━━ QUOTED PASSAGE

However Bletsoe utilises myth or history or the stuff of nature in her writing it's the power of the language itself which creates its intoxicating effects, not some belief system which we are being sold or tempted with, however sophisticated the salesperson. Her work is the genuine article because its power comes from her engagement with language and with the world.


Pharmacopoeia, the final section in the book, is prefaced by a quotation from the late poet Geoffrey Grigson - 'we cannot emotionally separate a flower/from the place or condition we find it in'. Each poem is prefaced by the title of a particular plant, including both English and Latin names. As indicated by the Gregson quote, this is 'poetry of place' yet by giving details of the qualities of individual plants, Bletsoe, who knows a lot about homeopathy, suggests mini-narratives which makes these delightful pieces more than the usual 'nature appreciation' type of poem. In 'Stinging Nettle (Urticus diocia)', for example, we get this:

     'beset with little prickles'
     flagella for the
     subjugation of wayward
                                    flesh

               though makes a good thick
                                  soup
     heating &
                rich for the blood

So as well as natural history we are given snippets of social history, nutritional values and other more unusual functions which can be found for various plants! Bletsoe herself said, in an interview with Tim Allen in
Don't Start Me Talking (Salt, 2006):

     I read
Pharmacopoeia to one group and a very straight, shy
     Irish woman was smiling behind her hand until the end when
     she burst out laughing and said 'Oh, that's really filthy!' -
     apparently starchy botanical terminology can be subverted
      into something quite erotic.

Pharmacopoeia, in tandem with Landscape from a Dream, now makes available a substantial body of work from one of the most interesting poets currently writing in English. Although she's not one to hug the limelight, despite being a fantastic reader of her poetry, Elizabeth Bletsoe deserves much wider recognition than she has so far received and I hope the publication of this splendid book will go some way towards making that outcome more likely.

━━━━

Write out the part of the review that begins at the words "However Bletsoe utilises" and ends after the words "with the world.".

━━ RECORDS SUPPLIED

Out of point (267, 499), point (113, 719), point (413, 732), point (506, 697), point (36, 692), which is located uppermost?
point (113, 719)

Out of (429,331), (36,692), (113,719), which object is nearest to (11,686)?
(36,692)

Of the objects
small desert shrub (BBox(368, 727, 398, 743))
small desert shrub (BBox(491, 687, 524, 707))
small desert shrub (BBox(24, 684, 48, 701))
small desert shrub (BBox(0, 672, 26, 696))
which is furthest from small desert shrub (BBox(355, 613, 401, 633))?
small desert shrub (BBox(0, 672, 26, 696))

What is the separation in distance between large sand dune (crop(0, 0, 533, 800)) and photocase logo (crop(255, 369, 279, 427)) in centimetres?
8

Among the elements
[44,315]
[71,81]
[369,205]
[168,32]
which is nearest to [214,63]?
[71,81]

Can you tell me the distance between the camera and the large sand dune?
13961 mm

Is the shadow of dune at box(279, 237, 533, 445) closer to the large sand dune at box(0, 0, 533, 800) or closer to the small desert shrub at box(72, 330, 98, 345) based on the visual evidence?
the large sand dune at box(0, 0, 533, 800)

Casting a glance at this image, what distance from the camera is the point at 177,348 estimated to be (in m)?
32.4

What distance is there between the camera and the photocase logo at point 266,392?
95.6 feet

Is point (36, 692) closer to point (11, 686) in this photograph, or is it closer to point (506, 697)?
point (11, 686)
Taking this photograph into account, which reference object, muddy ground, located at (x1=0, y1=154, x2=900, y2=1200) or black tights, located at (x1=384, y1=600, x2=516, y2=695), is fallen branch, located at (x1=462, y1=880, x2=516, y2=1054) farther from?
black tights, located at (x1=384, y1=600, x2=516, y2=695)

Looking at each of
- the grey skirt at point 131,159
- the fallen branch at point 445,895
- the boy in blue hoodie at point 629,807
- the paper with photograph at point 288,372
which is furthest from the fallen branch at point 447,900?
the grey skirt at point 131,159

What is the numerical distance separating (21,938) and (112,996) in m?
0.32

━━━━

### [EXERCISE SOLUTION]
However Bletsoe utilises myth or history or the stuff of nature in her writing it's the power of the language itself which creates its intoxicating effects, not some belief system which we are being sold or tempted with, however sophisticated the salesperson. Her work is the genuine article because its power comes from her engagement with language and with the world.